> **Teks yang Diberikan**:
..........
Jumat, 10 Oktober 2008

Perkawinan dan Riyadhah

Perkawinan adalah sebuah institusi dalam memasuki dunia rumah tangga. Makna perkawinan banyak diidentikkan dengan suatu langkah legal yang menghalalkan hubungan seksual antara lelaki dan perempuan. Istilah yang lazim mengambil judul salah satu lagu penyanyi Spice Girl yaitu “two become one”, yang diartikan sebagai penyatuan dua insan melalui proses yang sakral dalam satu ikatan perkawinan.

Konsep penyatuan lelaki dan perempuan yang mengikuti aturan alam ini, ada baiknya kita telusuri maknanya. Dimulai dari konsep keseimbangan di yunani, era paganisme. Pagan yang berarti masyarakat pedesaan.

Sebelum kelahiran Yesus, telah terbentuk masyarakat pedesaan yang memiliki kepercayaan dengan menyembah dewa-dewi atau biasa disebut kaum pagan. Kaum pagan percaya bahwa segala dimensi hidup dapat selaras dan harmonis jika setiap pasangan suatu konsep tidak terganggu. Misalnya, kaum pagan menyembah Sang Dewa yang berarti lelaki dan sudah pasti memiliki pasangannya yaitu Sang Dewi yang berarti perempuan. Kedua pasangan dewa ini memiliki kekuatan dan kedudukan yang sama. Keduanya saling melengkapi keberadaannya. Contohnya, dewa kesuburan kaum pagan adalah Amon, oleh dunia simbologi biasanya tergambar dalam bentuk kambing dengan tanduk yang menjulang gagah. Sedangkan Dewi kesuburan biasa disebut Isis, atau Dewi Sri, Dewi padi. Pasangan dewa-dewi ini seperti Yin dan Yang, saling bertaut, berikatan dan saling melindungi.

Namun pada perkembangannya, ketika Vatikan mengambil alih peranan dalam dunia kepercayaan Kristiani setelah penyebaran agama yang dilakukan Yesus, banyak dilakukan propaganda untuk melemahkan dan melumpuhkan eksistensi perempuan karena adanya unsur politik dan kekuasaan. Pada akhirnya ketika doktrin itu menyebar luas, keseimbangan itu menjadi rusak. Harmoni tidak lagi berjalan, karena perempuan sudah tidak lagi dianggap setara dengan lelaki. Dan keadaan ini terus berlanjut dan menyebar hingga memasuki zaman kenabian Muhammad SAW. Perempuan menjadi manusia kelas dua didunia, yang pertama tentu saja lelaki.

Lebih dari 1200 tahun setelah Nabi Muhammad wafat, ketimpangan antara perempuan dan lelaki masih dapat dirasakan. Dan ini membawa dampak yang besar dalam sebuah perkawinan. Dimana peran lelaki dan perempuan memiliki porsi sendiri-sendiri. Dan kebanyakan menganut paham bahwa lelaki adalah pemimpin sebuah rumah tangga.

Inilah paham yang menggangu keharmonisan. Paham yang tidak mensejajarkan posisi dua insan dalam satu atap. Hal ini dapat memampatkan kebebasan berpikir dan menghambat produktifitas dipihak lain (baca-istri). Bahkan dalam urusan hubungan seksual pun biasanya ada salah satu pihak yang cenderung berlebihan sehingga melupakan hal-hal yang lebih krusial dalam hidup.
..........
> **Data yang Diberikan**:
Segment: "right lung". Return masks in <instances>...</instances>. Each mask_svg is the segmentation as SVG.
..........
> **Tujuan Tugas 1**:
Jawablah pertanyaan berikut berdasarkan teks tentang perkawinan.
(a) Apa arti kata "pagan" menurut teks?
(b) Siapa nama dewa kesuburan kaum pagan, dan dalam bentuk apa dunia simbologi biasanya menggambarkannya?
(c) Berapa lama setelah Nabi Muhammad wafat ketimpangan antara perempuan dan lelaki masih dapat dirasakan?
> **Tujuan Tugas 2**: Ulangi dengan persis bagian teks tentang perkawinan yang dimulai dari "Lebih dari 1200" dan berakhir pada "sebuah rumah tangga.".
> **Tujuan Tugas 3**: Ringkaslah teks tentang perkawinan dalam dua kalimat.

> **Hasil Latihan 1**:
(a) Masyarakat pedesaan.
(b) Amon, yang biasanya tergambar dalam bentuk kambing dengan tanduk yang menjulang gagah.
(c) Lebih dari 1200 tahun.

> **Hasil Latihan 2**:
Lebih dari 1200 tahun setelah Nabi Muhammad wafat, ketimpangan antara perempuan dan lelaki masih dapat dirasakan. Dan ini membawa dampak yang besar dalam sebuah perkawinan. Dimana peran lelaki dan perempuan memiliki porsi sendiri-sendiri. Dan kebanyakan menganut paham bahwa lelaki adalah pemimpin sebuah rumah tangga.

> **Hasil Latihan 3**: Kaum pagan percaya bahwa Sang Dewa dan Sang Dewi memiliki kekuatan dan kedudukan yang sama serta saling melengkapi, tetapi setelah Vatikan mengambil alih peranan dalam dunia kepercayaan Kristiani, propaganda untuk melemahkan perempuan membuat keseimbangan itu rusak. Ketimpangan ini masih terasa lebih dari 1200 tahun setelah Nabi Muhammad wafat, dan paham bahwa lelaki adalah pemimpin rumah tangga dianggap mengganggu keharmonisan karena tidak mensejajarkan posisi dua insan dalam satu atap.